I Am Wondering If I Am Worth AnythingSometimes I find myself wondering why I have a mother. Mothers are loving and kind right? They never get tired or fed up of you right?
I gave up a lot to stand by my mother when she went through depression. Now I'm anorexic and depressed myself, not because I want her attention but because I want to die. Life has been a very long, painful and hard thing for me. There's no mood swings just lows that stretch on forever like a bleak road ahead of me. I feel alone. My mum has devoted her life to making me feel bad about myself. She continuously shouts at me and feeds me great mountains of guilt that weigh me down and consume me. Then she suddenly climbs through and gives me a hug before walking off again, I try to hug her back and I get shoved away. Each time I reach out for her my hands return empty and sore.
So many times I lie alone and talk to myself in my mind, pretending I'm talking to someone, so many times I fall asleep in my own tears and wake up hopeful before sadness stabs my heart and I just lie there, staring at the ceiling and listening to my brothers and parents either arguing or talking or just laughing. They drag me out with them and I find myself meekly following them, lost in my own world.
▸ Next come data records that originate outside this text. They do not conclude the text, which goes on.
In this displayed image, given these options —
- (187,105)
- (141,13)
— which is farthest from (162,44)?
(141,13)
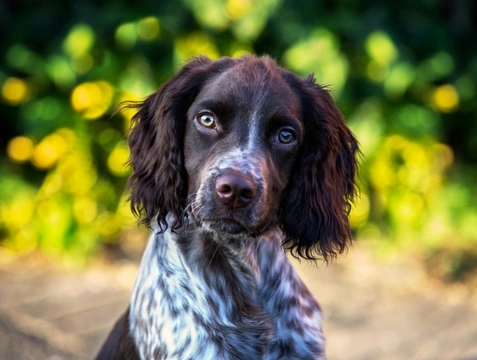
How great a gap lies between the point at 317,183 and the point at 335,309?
2405mm

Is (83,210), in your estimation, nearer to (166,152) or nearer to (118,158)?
(118,158)

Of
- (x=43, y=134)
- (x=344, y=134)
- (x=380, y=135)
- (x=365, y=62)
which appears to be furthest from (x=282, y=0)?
(x=344, y=134)

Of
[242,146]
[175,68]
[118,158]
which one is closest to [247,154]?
[242,146]

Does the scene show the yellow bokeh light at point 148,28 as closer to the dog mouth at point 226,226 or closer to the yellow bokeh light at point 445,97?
the yellow bokeh light at point 445,97

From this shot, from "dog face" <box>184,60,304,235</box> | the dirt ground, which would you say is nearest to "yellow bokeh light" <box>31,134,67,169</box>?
the dirt ground

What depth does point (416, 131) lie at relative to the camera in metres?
5.48

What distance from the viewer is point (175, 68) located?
509cm

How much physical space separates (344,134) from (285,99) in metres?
0.35

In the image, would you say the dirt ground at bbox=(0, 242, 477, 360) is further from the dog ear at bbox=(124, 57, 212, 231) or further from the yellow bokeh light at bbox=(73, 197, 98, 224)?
the dog ear at bbox=(124, 57, 212, 231)

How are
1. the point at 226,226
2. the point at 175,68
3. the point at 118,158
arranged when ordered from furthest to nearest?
1. the point at 118,158
2. the point at 175,68
3. the point at 226,226

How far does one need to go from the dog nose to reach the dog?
0.04 m

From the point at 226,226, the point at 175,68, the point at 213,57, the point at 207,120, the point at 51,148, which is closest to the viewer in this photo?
the point at 226,226

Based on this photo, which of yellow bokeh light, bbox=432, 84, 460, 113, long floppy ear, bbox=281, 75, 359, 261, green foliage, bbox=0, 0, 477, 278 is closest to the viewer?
long floppy ear, bbox=281, 75, 359, 261

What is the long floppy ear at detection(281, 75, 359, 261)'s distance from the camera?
109 inches
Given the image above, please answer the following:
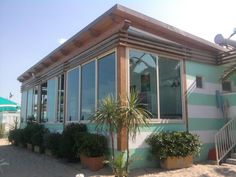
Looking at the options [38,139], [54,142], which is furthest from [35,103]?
[54,142]

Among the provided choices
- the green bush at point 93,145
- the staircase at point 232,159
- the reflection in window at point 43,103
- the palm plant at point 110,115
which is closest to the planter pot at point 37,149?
the reflection in window at point 43,103

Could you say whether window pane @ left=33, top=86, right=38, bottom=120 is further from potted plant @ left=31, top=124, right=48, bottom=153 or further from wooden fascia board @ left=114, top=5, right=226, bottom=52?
wooden fascia board @ left=114, top=5, right=226, bottom=52

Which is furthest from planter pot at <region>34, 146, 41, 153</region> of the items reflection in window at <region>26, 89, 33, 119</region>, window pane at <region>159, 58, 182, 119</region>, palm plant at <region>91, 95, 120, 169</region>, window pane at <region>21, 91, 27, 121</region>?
window pane at <region>159, 58, 182, 119</region>

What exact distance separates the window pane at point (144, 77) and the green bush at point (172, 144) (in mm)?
835

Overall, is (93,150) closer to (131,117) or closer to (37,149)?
(131,117)

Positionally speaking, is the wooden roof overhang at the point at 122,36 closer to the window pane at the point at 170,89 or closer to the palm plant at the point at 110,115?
the window pane at the point at 170,89

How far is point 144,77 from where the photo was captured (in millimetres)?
8719

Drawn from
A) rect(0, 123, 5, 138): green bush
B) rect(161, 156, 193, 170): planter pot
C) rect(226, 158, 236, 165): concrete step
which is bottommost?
rect(226, 158, 236, 165): concrete step

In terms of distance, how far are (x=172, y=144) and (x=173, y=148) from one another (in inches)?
4.8

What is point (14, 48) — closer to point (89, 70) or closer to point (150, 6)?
point (89, 70)

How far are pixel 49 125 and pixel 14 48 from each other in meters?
4.59

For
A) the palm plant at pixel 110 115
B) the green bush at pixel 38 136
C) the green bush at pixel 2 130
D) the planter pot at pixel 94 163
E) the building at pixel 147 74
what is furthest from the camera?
the green bush at pixel 2 130

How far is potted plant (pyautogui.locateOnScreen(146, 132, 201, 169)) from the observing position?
7.89 m

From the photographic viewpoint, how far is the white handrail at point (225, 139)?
9.18 metres
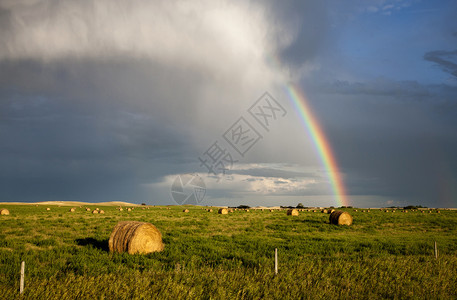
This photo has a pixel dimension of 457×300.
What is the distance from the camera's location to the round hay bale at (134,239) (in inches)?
569

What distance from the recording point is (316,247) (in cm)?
1641

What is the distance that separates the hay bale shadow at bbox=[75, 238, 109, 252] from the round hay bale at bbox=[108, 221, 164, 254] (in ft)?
2.73

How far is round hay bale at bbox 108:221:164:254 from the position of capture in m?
14.4

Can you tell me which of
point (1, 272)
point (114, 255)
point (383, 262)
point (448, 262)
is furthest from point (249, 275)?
point (448, 262)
I don't know why I do anything apart from it being a repetitive cycle that I go through everyday; wake up, sit ups, water, smile, smile, music, Twitter, art, walking, water, eye liner, Chris Brown, Twitter, smile, cry, sit ups, cry. <= that's about everything I go through in a day everyday. People are so scary. They judge me a lot and their constant accusations have torn my heart to shreds.
I want to be alone somewhere with just one other person who actually understands and listens. Someone who I can talk to and who always knows how I feel. I wonder if someone like that exists....or am I just too hopeful?
I don't know how many times I've heard 'you're such a selfish person. You don't care about anyone but yourself. You're too consumed by self pity to see anything'. And each time I've just smiled and walked away. I envy the dead, they don't have to fake smiles and no one judges them, they aren't accused of anything and nothing hurts them anymore.
I wish I was the perfect child my mum wanted. Maybe then she would have actually loved me?